Eh i just deleted the whole account.
[QUOTE=mark6789;43930133]Eh i just deleted the whole account.[/QUOTE] and that just magically removes your user from the database dump (if any). Pretty much all sites just flag your account as disabled and keep all the data. The thing that I'm wondering is why law enforcement officials knew about the breach BEFORE kickstarter did and why only two accounts have been allegedly dumped. [quote]On Wednesday night, [B]law enforcement officials contacted Kickstarter and alerted us that hackers had sought and gained unauthorized access[/B] to some of our customers' data.[/quote]
I registered through Facebook so I changed both password.

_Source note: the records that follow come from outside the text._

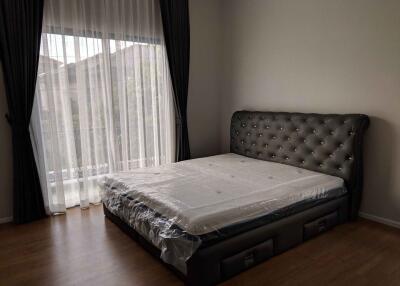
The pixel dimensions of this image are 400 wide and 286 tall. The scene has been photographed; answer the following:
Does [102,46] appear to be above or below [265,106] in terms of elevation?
above

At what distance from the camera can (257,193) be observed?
7.66 ft

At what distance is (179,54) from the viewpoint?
3.83 m

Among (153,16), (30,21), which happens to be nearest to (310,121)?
(153,16)

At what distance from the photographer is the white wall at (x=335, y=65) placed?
102 inches

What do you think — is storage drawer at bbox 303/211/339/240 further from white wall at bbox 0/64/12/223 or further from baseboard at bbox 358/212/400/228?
white wall at bbox 0/64/12/223

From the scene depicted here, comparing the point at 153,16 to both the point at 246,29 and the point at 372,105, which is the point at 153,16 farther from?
the point at 372,105

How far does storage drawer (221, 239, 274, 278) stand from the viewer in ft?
6.35

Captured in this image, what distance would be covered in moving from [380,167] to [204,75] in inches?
99.7

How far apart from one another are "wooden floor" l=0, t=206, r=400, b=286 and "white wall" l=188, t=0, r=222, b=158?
1.95 m

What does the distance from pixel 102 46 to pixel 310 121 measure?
2476 millimetres

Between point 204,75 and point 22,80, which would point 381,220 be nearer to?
point 204,75

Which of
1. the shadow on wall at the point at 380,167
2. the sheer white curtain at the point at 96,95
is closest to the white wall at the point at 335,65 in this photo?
the shadow on wall at the point at 380,167

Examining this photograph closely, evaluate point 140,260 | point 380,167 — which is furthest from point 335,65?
point 140,260

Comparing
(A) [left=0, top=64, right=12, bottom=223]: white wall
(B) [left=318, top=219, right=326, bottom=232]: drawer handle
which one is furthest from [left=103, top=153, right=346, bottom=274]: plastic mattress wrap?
(A) [left=0, top=64, right=12, bottom=223]: white wall
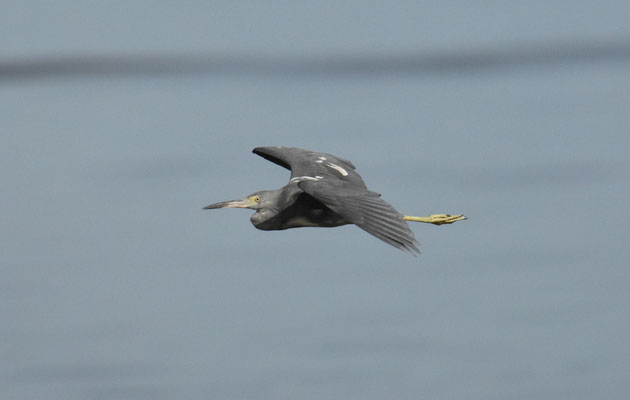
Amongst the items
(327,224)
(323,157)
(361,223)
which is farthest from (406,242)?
(323,157)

Luckily I use different passwords so they shouldn't get anywhere.
[QUOTE=Marden;43932335]I registered through Facebook so I changed both password. Luckily I use different passwords so they shouldn't get anywhere.[/QUOTE] OpenID doesn't leak credentials, so you've been save the whole time, afaik. [editline]16th February 2014[/editline] Found something in the Gizmodo source, they reset the auth tokens so all Facebook logins are automatically re-secured.
[QUOTE=deadoon;43927750]Or the passwords were simple ones which were able to be hit with rainbow tables.[/QUOTE] Which would mean kickstarter wasn't doing effective salting, which is just as bad.

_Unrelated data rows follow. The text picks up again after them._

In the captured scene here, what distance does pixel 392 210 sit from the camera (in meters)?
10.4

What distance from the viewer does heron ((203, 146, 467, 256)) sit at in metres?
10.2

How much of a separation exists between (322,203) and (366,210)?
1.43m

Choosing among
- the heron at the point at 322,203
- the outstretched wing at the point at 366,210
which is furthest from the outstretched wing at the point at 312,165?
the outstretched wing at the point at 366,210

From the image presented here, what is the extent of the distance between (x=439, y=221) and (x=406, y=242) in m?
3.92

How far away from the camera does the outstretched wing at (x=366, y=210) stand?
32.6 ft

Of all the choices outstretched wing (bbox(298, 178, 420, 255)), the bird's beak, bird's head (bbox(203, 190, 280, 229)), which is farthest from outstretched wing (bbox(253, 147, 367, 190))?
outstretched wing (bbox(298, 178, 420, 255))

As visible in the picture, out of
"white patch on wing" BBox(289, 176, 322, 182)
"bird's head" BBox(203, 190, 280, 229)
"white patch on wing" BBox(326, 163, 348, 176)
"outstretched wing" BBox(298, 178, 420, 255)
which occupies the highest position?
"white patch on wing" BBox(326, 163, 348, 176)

[QUOTE=Tamschi;43932370]OpenID doesn't leak credentials, so you've been save the whole time, afaik. [editline]16th February 2014[/editline] Found something in the Gizmodo source, they reset the auth tokens so all Facebook logins are automatically re-secured.[/QUOTE] Yeah, they send an email but I think it was time to update passwords anyway.
Start a kickstarter for a better password database
[QUOTE=DrTaxi;43932413]Which would mean kickstarter wasn't doing effective salting, which is just as bad.[/QUOTE] The fact that it's just 2 accounts and the police were the ones who informed Kickstarter makes me think it was a targeted attack. If they weren't salting properly we'd be seeing a lot more than two accounts hit, and since the Police were the first ones to find out points to it being part of an investigation.